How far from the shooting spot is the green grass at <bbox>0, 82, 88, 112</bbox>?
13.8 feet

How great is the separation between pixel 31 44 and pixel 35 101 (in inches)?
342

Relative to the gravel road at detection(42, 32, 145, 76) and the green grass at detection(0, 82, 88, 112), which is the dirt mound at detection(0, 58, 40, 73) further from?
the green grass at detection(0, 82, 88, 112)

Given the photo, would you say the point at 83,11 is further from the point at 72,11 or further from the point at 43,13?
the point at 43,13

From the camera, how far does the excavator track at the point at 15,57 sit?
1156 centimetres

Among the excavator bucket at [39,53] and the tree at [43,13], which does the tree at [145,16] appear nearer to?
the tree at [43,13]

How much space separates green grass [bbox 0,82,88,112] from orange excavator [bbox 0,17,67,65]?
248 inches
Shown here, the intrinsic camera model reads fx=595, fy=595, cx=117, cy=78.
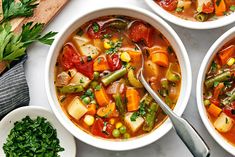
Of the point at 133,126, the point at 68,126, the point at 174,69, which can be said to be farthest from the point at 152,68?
the point at 68,126

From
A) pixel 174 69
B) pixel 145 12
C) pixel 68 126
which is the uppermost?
pixel 145 12

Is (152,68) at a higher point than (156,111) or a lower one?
higher

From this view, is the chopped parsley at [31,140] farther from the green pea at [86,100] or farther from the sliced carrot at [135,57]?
the sliced carrot at [135,57]

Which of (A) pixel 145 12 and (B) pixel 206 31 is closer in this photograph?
(A) pixel 145 12

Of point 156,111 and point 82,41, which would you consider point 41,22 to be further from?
point 156,111

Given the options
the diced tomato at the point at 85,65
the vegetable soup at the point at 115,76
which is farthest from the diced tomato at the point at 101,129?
the diced tomato at the point at 85,65

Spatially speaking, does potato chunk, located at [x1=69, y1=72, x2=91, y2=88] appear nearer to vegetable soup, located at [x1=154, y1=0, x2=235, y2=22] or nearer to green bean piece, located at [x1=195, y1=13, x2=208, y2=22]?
vegetable soup, located at [x1=154, y1=0, x2=235, y2=22]

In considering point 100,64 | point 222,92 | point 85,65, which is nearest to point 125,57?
point 100,64

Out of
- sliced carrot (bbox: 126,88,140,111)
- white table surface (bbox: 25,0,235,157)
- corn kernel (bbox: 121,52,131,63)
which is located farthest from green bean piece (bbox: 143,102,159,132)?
corn kernel (bbox: 121,52,131,63)
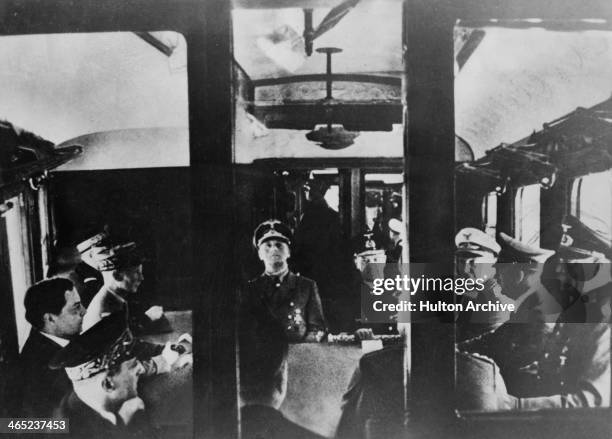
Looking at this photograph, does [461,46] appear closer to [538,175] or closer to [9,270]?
[538,175]

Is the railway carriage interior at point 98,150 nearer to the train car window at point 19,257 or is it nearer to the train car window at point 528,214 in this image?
the train car window at point 19,257

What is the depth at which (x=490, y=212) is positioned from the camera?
9.73 ft

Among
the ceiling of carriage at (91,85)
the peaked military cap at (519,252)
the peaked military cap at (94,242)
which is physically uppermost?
the ceiling of carriage at (91,85)

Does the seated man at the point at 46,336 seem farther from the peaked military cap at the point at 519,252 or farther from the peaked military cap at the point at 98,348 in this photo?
the peaked military cap at the point at 519,252

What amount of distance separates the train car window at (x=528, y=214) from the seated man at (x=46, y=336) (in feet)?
7.72

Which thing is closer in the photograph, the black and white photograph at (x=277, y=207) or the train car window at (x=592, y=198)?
the black and white photograph at (x=277, y=207)

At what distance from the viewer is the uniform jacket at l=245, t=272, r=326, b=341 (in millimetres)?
2934

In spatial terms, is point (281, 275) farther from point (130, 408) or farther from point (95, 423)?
point (95, 423)

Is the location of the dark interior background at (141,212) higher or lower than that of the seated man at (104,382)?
higher

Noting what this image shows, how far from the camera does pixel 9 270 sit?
2.93 metres

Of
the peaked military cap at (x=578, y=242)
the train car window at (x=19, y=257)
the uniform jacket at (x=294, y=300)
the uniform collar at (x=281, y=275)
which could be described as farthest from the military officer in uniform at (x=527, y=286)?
the train car window at (x=19, y=257)

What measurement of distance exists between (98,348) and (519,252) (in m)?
2.28

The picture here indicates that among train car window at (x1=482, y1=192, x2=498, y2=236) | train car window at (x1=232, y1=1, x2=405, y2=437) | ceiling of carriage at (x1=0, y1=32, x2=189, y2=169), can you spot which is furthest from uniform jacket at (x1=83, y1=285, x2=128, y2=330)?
train car window at (x1=482, y1=192, x2=498, y2=236)

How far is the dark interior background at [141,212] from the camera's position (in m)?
2.90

===

▸ YOUR GOAL: Repeat, without change, each line of the data above from the one that contains "What measurement of" through the final line, counting both.

▸ IN RESPONSE:
What measurement of distance exists between (98,348) and (519,252) (in m)?
2.28

The picture here indicates that among train car window at (x1=482, y1=192, x2=498, y2=236) | train car window at (x1=232, y1=1, x2=405, y2=437) | ceiling of carriage at (x1=0, y1=32, x2=189, y2=169), can you spot which is furthest from uniform jacket at (x1=83, y1=285, x2=128, y2=330)?
train car window at (x1=482, y1=192, x2=498, y2=236)

How far is the dark interior background at [141,212] from the camera's position (in m)?
2.90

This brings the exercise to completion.